At the other end of the ocean the process is reversed, and finally the thing you want to send is finally de-adapted or unpacked by the recipient to complete the delivery.
These basic concepts of layers and adaptations with labels are all that you need to understand networking on the Internet. TCP/IP actually has 5 different layers, which serve different purposes using special behavior and metadata on the labels of the packets.
TCP/IP stack
The application layer is where the actual data to be sent comes from. A user can use an email application or web browser to transmit data across the internet. The data is converted from text to bits, with extra information on which mail server or web server the message should go to.
The transport layer examines the email address or the web server address of the upper layer and translates that to the actual Internet addresses, and then prepares the packet for transmission on the Internet.
The networking layer is like the delivery trucks, it takes what is handed to it, in whatever form and transmits the data locally across the network. Like the delivery truck it transfers data from one sorting-point to another, where it is again de-adapted and can be again adapted into another delivery truck.
The physical layer is how data is physically translated from bits on a computer to signals on a cable (either electronically or optically). The adaptation happens on both ends so that the transmitted data can be examined by the layer above.
Tunnelling
Many Internet users use networking tunnels from time to time. An example of this is a VPN to your office, or to your home. As the name suggests, a VPN is a Virtual Private Network so it uses the network to create a virtual tunnel between you and the office network. It is like wrapping a package in a package, and asking the recipient to mail it again.
If we look at the computer network layering performed in this way, we are using a full TCP/IP stack, and instead of the application layer, we stack another set of networking and transport layer on top of it, before we get to the application.
TCP/IP versus OSI
Many computer networking textbooks use the standard OSI model to explain networking. The OSI model is a very old model which has been developed at the same time as TCP/IP. The OSI model describes 7 layers with different functions that a network protocol stack must implement to perform reliable and consistent networking. There was an actual implementation of the OSI protocol stack, but it never became as popular as the TCP/IP stack and it quickly withered into oblivion.

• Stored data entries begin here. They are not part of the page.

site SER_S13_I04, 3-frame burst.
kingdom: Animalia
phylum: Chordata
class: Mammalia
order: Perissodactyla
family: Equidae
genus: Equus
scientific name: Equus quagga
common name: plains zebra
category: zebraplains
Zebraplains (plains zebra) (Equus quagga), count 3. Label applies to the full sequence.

The theoretical model of the OSI stack still lives on as a way of teaching networking. I see no reason for this, as the OSI model does not fit neatly with the TCP/IP model. It is easy to see that 5 != 7, but even the layers of each model do not fit well with each other.
The model of a full networking stack should also be abandoned as a teaching tool, as it is becoming increasingly common to have tunneling. Either in a VPN, SSH or different ways of tunneling IPv6 traffic over IPv4 networks. The basic concepts of layers and adaptations are enough to explain networking stacks. They can still be used to explain new technologies such as Content Centric Networking, OpenFlow or RINA.